Pero, a veces sucede que se replica la misma entonación, y algunos dogmas del cristianismo fueron víctimas de la secreta influencia de la doctrina explicitada por Borges. Veamos un ejemplo: San Agustín formaliza, eso sí con deliberada lucidez, la libertad del cristiano, el libre albedrío, para explicar el mal que a diario lo amenaza y, en consecuencia, para poder justificar el pecado, la culpa y el castigo. De este modo, si el cristiano tiene la libertad de elegir entre obrar bien u obrar mal, entonces, irónicamente, solo sería la “virtuosa experiencia” la que le enseñaría verdaderamente lo siguiente: que para ser buenos hay que saber que existe el pecado, o mejor, cayendo en desgracia comprendemos verdaderamente la dicha del cristiano; que pecando en exceso entendemos la perfección del alma que es salva; que entre más odiemos más perfecta es nuestra idea del amor; que para ser siervos de dios hay que conocer la libertad del cristiano. En resumen, unos necesitan pecar para que otros sean buenos, o lo más común, requieren ellos mismos de las corrupciones de la carne para huir hacia la gracia del señor.

 

Pero, más allá de esto, existe una obra olvidada, incluso por Borges, que retrata un mundo perfeccionado en la práctica del vicio y la maldad. Se trata de la obra de Joseph Hall, “Un mundo nuevo y, sin embargo, el mismo”. Una distopía de principios del siglo XVII. Este obispo inglés nos revela distintas naciones localizadas en el sur del planeta, en la Antártida específicamente, dedicadas a invertir todos los órdenes morales conocidos. Se exponen (y se condenan al mismo tiempo) naciones sometidas a la glotonería, a la tontería, a las mujeres parlanchinas y dominantes, a los papistas y a los borrachos. Lo interesantes es que ese pandemonio tiene, en su “ficción negativa”, un orden efectivo, y que produce una situación social gobernable.

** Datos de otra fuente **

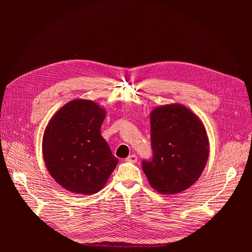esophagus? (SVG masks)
Listing matches in <instances>:
<instances>
[{"instance_id":"1","label":"esophagus","mask_w":252,"mask_h":252,"mask_svg":"<svg viewBox=\"0 0 252 252\" xmlns=\"http://www.w3.org/2000/svg\"><path fill=\"white\" fill-rule=\"evenodd\" d=\"M126 160L127 162L135 163V162L137 161V157H136L135 155H130V156H128V157L126 158Z\"/></svg>"}]
</instances>
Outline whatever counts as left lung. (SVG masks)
Segmentation results:
<instances>
[{
	"mask_svg": "<svg viewBox=\"0 0 252 252\" xmlns=\"http://www.w3.org/2000/svg\"><path fill=\"white\" fill-rule=\"evenodd\" d=\"M154 158L142 161L151 187L161 194L179 193L196 183L208 158L209 142L201 120L181 103L151 112Z\"/></svg>",
	"mask_w": 252,
	"mask_h": 252,
	"instance_id": "8db88e82",
	"label": "left lung"
}]
</instances>
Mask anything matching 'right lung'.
I'll return each mask as SVG.
<instances>
[{
  "mask_svg": "<svg viewBox=\"0 0 252 252\" xmlns=\"http://www.w3.org/2000/svg\"><path fill=\"white\" fill-rule=\"evenodd\" d=\"M105 114L95 101L77 98L63 104L45 128V164L56 183L69 192H98L119 162L100 134Z\"/></svg>",
  "mask_w": 252,
  "mask_h": 252,
  "instance_id": "add662e5",
  "label": "right lung"
}]
</instances>
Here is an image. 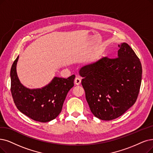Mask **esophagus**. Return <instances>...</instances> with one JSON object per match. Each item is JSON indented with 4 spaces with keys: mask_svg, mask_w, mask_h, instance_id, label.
<instances>
[{
    "mask_svg": "<svg viewBox=\"0 0 153 153\" xmlns=\"http://www.w3.org/2000/svg\"><path fill=\"white\" fill-rule=\"evenodd\" d=\"M80 83H81V79H80V78H79V77L76 76V77L75 78V83L76 85H78L80 84Z\"/></svg>",
    "mask_w": 153,
    "mask_h": 153,
    "instance_id": "obj_1",
    "label": "esophagus"
}]
</instances>
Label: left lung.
I'll return each instance as SVG.
<instances>
[{"mask_svg": "<svg viewBox=\"0 0 153 153\" xmlns=\"http://www.w3.org/2000/svg\"><path fill=\"white\" fill-rule=\"evenodd\" d=\"M118 46L117 58L102 57L79 70L90 111L103 120L117 118L132 107L141 84L139 59L126 42Z\"/></svg>", "mask_w": 153, "mask_h": 153, "instance_id": "obj_1", "label": "left lung"}]
</instances>
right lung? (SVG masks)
Wrapping results in <instances>:
<instances>
[{
  "label": "right lung",
  "mask_w": 153,
  "mask_h": 153,
  "mask_svg": "<svg viewBox=\"0 0 153 153\" xmlns=\"http://www.w3.org/2000/svg\"><path fill=\"white\" fill-rule=\"evenodd\" d=\"M19 56L10 69L11 94L19 111L34 120L48 123L62 112L64 101L74 86L75 76L68 78L54 76L52 80L39 88H29L23 85L17 76L16 67Z\"/></svg>",
  "instance_id": "1"
}]
</instances>
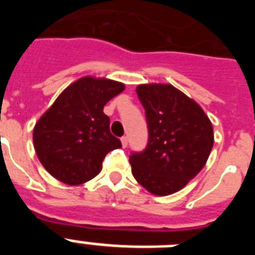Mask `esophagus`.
I'll list each match as a JSON object with an SVG mask.
<instances>
[{
  "label": "esophagus",
  "mask_w": 255,
  "mask_h": 255,
  "mask_svg": "<svg viewBox=\"0 0 255 255\" xmlns=\"http://www.w3.org/2000/svg\"><path fill=\"white\" fill-rule=\"evenodd\" d=\"M121 144H123L124 148L128 147V138H126V136H123V138H121Z\"/></svg>",
  "instance_id": "34e87169"
}]
</instances>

En fin, el obispo Hall, en su tono ultraconservador, no dice nada distópico, pues, palmo a palmo, el mundo indeseable para él, era el que ya se estaba construyendo en las ciudades europeas en pleno despegue demográfico.

 

A veces la utopía y la distopía no dicen nada revolucionario, sino que solo señalan rasgos exagerados de lo que ya está en proceso de existir. O sea, nos dicen de manera objetiva lo que está naciendo. Quizás, la obra de Hall sea la mejor descripción anticipada del capitalismo de hoy y del futuro.